Now, I can be a mooing free ranger too... my ds9 plays x-box live, and swears his head off, so does dd11 (but she doesn't swear as much). They know it's "x-box talk". I could give a rats rear-end about that. They've had a couple of issues happen too from the x-box live thing - some perv told my ds a web address of a gay porno site - ds looked for a second (thank goodness the first page wasn't horrible), but he was horrified and came to me right away. The funny thing was (to me as an adult), the men on the cover page all had beards for some reason and were just standing in a semi-sideways row (so you couldn't see any private parts, but they were all naked), but I guess because of the beards, ds said "it's a bunch of naked HOBO's!!) I LOLed privately at that one.

DD got sent (I didn't know you could send pics on x-box) a pic of a boys private parts (he obviously took the pic himself from the angle).

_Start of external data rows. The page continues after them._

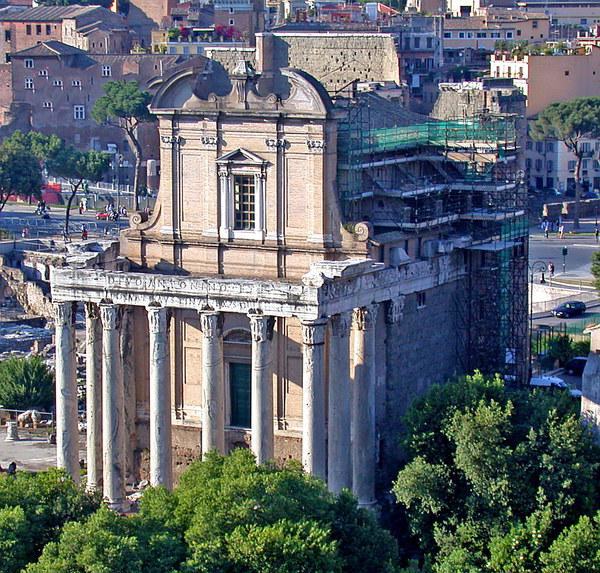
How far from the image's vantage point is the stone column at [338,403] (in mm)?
60906

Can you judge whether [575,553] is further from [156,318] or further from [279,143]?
[279,143]

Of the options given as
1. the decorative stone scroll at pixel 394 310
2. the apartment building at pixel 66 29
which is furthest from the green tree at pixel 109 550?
the apartment building at pixel 66 29

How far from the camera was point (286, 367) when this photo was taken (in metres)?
64.4

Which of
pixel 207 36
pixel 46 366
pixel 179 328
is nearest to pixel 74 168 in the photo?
pixel 207 36

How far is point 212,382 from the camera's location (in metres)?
62.0

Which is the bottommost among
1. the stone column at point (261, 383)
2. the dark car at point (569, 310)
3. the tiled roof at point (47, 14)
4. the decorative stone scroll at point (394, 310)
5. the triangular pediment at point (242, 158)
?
the dark car at point (569, 310)

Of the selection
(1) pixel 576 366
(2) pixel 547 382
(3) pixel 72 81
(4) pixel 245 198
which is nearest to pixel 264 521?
(4) pixel 245 198

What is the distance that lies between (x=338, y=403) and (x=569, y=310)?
103ft

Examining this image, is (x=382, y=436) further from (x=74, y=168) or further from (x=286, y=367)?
(x=74, y=168)

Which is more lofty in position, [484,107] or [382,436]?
[484,107]

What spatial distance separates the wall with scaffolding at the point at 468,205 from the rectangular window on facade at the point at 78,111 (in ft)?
290

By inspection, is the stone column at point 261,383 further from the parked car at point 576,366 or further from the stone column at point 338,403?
the parked car at point 576,366

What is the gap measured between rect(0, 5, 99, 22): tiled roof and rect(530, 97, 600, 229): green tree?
45.1 metres

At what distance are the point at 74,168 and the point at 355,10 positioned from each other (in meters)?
35.3
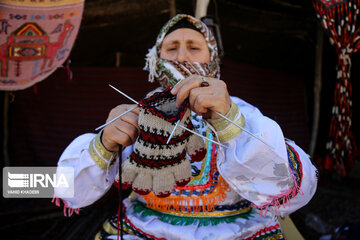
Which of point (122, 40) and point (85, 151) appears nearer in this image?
point (85, 151)

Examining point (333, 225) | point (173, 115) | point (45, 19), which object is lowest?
point (333, 225)

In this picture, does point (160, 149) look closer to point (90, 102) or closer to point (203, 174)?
point (203, 174)

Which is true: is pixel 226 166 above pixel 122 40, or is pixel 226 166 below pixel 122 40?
below

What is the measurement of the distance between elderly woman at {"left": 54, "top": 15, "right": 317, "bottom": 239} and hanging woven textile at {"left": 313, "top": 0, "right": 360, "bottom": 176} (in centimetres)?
99

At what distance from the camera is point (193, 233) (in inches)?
45.9

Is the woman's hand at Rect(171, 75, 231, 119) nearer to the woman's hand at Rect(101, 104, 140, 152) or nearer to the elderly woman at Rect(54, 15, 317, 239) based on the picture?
the elderly woman at Rect(54, 15, 317, 239)

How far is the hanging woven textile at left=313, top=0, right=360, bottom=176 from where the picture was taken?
6.35 ft

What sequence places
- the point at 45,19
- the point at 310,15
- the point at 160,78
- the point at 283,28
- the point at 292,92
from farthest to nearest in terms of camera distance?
the point at 292,92 → the point at 283,28 → the point at 310,15 → the point at 45,19 → the point at 160,78

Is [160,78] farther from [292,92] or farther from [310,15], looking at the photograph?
[292,92]

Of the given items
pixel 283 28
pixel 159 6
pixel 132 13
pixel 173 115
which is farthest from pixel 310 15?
pixel 173 115

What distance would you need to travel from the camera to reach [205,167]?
1265mm

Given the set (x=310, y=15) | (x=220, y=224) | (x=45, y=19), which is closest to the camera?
(x=220, y=224)

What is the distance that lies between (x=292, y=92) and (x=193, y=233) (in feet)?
8.29

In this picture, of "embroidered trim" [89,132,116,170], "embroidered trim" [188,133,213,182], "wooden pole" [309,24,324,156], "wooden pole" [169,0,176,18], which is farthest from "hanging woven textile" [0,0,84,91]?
"wooden pole" [309,24,324,156]
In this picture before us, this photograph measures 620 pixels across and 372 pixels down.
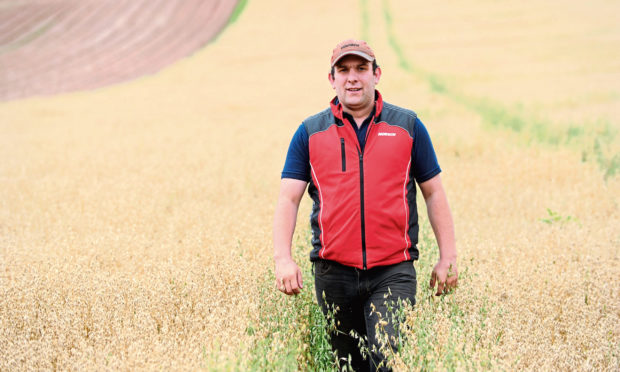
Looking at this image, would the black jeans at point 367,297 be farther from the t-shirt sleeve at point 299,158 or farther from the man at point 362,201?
the t-shirt sleeve at point 299,158

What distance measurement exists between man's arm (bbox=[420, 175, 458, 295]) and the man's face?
1.86 ft

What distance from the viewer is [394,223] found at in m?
3.27

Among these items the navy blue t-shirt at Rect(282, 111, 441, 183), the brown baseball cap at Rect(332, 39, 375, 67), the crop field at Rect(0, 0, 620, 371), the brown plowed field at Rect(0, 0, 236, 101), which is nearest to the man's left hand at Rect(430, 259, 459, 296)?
the crop field at Rect(0, 0, 620, 371)

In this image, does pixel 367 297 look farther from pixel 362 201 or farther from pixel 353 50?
pixel 353 50

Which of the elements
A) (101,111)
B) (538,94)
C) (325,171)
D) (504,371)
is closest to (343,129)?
(325,171)

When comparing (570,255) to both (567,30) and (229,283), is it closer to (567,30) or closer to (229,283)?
(229,283)

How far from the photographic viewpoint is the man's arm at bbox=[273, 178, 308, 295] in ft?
11.0

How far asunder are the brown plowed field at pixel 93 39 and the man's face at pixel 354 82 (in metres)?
22.2

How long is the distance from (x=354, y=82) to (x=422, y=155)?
53cm

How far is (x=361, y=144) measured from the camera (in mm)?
3320

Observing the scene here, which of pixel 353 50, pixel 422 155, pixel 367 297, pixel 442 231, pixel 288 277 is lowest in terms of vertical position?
pixel 367 297

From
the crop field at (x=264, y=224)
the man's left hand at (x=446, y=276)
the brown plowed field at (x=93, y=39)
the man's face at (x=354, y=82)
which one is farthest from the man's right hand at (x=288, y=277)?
the brown plowed field at (x=93, y=39)

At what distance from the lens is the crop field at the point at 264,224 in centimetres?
341

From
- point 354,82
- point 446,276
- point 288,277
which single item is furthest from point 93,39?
point 446,276
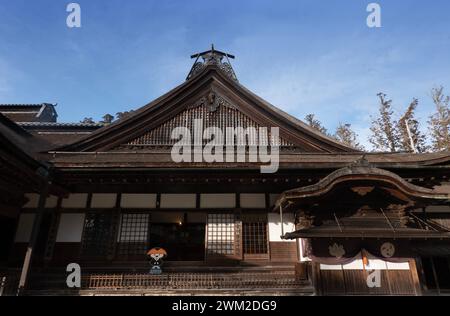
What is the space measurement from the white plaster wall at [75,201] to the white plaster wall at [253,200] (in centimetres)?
604

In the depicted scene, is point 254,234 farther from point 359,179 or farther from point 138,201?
point 138,201

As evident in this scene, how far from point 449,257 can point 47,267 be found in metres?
15.0

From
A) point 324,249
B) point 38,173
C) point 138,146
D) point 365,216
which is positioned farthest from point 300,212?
point 38,173

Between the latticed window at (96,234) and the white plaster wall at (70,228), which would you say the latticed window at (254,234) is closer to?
the latticed window at (96,234)

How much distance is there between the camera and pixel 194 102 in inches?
557

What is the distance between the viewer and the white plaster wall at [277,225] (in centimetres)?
1064

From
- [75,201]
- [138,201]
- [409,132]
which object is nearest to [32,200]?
[75,201]

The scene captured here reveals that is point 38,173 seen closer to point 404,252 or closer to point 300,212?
point 300,212

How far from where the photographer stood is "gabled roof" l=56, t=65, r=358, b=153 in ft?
41.8

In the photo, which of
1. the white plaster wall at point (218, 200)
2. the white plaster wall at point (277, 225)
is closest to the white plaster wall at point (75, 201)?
the white plaster wall at point (218, 200)

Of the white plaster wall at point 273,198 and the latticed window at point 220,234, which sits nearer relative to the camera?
the latticed window at point 220,234

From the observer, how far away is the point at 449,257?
1145cm

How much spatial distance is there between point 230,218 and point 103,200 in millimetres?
4905

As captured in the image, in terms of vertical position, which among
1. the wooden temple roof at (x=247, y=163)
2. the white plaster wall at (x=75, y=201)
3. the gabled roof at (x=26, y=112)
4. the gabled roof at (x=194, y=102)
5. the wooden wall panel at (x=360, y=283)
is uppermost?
the gabled roof at (x=26, y=112)
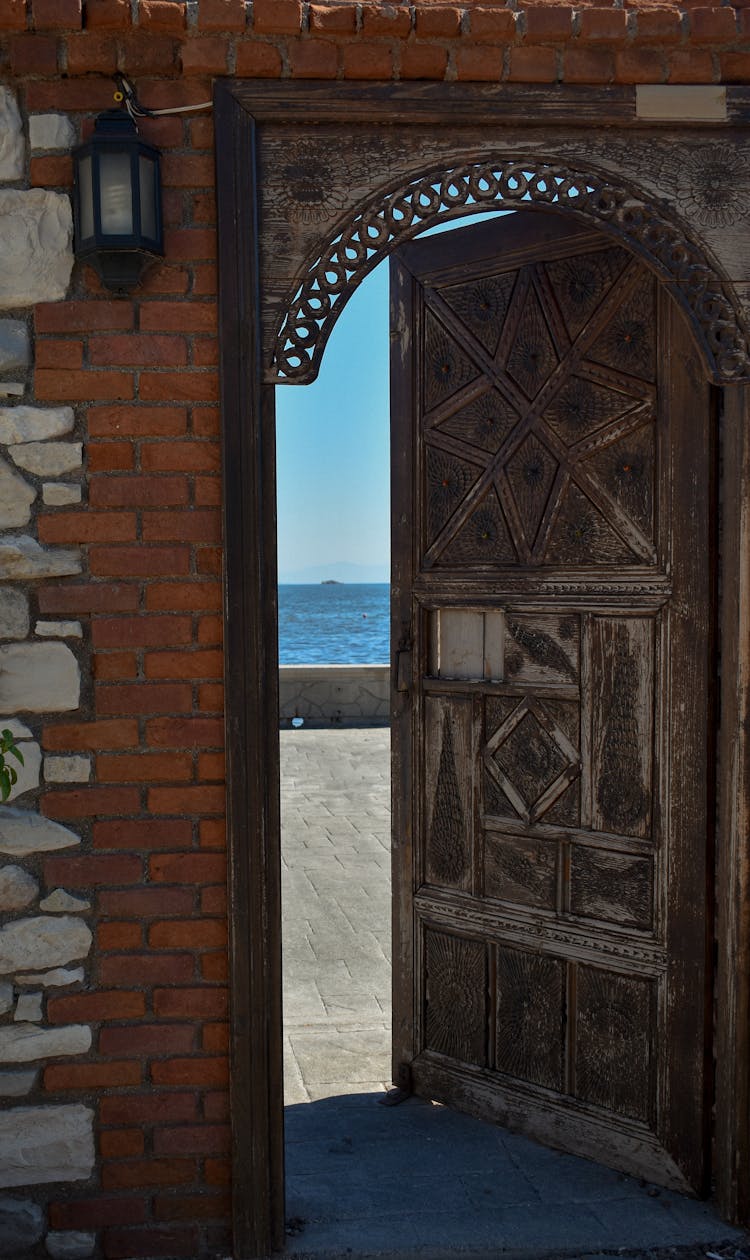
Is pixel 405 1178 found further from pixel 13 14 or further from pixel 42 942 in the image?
pixel 13 14

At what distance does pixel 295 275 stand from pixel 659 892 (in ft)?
6.44

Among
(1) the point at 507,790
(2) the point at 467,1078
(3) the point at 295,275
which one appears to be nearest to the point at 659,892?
(1) the point at 507,790

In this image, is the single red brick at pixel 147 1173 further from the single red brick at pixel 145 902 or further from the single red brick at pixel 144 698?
the single red brick at pixel 144 698

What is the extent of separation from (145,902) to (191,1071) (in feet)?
1.47

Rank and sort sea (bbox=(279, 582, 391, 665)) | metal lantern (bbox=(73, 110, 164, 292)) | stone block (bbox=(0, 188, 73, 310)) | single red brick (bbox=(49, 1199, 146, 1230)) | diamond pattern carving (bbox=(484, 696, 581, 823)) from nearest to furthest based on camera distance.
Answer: metal lantern (bbox=(73, 110, 164, 292)) → stone block (bbox=(0, 188, 73, 310)) → single red brick (bbox=(49, 1199, 146, 1230)) → diamond pattern carving (bbox=(484, 696, 581, 823)) → sea (bbox=(279, 582, 391, 665))

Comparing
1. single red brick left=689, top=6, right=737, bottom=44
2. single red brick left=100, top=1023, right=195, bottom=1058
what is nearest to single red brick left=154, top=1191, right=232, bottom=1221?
single red brick left=100, top=1023, right=195, bottom=1058

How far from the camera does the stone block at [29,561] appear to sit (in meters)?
2.79

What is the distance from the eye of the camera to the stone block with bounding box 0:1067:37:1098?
2.84 metres

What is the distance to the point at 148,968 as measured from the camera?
2.88 metres

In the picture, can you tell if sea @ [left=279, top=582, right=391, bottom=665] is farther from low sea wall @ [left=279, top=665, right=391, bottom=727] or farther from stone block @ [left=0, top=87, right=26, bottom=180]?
stone block @ [left=0, top=87, right=26, bottom=180]

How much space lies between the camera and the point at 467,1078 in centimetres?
374

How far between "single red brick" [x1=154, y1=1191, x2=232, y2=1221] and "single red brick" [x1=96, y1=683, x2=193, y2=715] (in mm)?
1234

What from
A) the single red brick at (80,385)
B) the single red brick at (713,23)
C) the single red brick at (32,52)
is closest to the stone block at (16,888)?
the single red brick at (80,385)

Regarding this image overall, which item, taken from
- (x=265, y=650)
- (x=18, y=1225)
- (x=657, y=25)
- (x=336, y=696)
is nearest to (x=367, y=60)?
(x=657, y=25)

She came right to me. She said "I know what it looks like, I have a brother" (the kids are still very open w/ nudity around our house), so that's not what upset her. She was just very mad at her "friend" to be so rude and inappropriate (her words). She unfriended him and we reported him. But such is life in these modern days of technology. They both learned valuable life lessons those 2 days.

My one friend is horrified I allow the kids on x-box live, and these things happened (and that I allow them to curse on there). Another friend doesn't agree w/ ds9 having a 4-wheeler (he's had one since about 6yo). Other parents don't agree w/ ds having a bb gun when he was little, and now dh taking him to a shooting range w/ air rifles (or whatever they use). All safe, under the supervision of my dh all the time, but some parents are strictly against guns, and that's their right. I'd rather my ds learn from my dh all the proper safety issues and know how to shoot (we're not hunters though), AND how to safely ride a 4-wheeler.

Everyone makes their own decisions, and I think 99% of our kids are going to turn out fine, regardless of what we all disagree on as parents.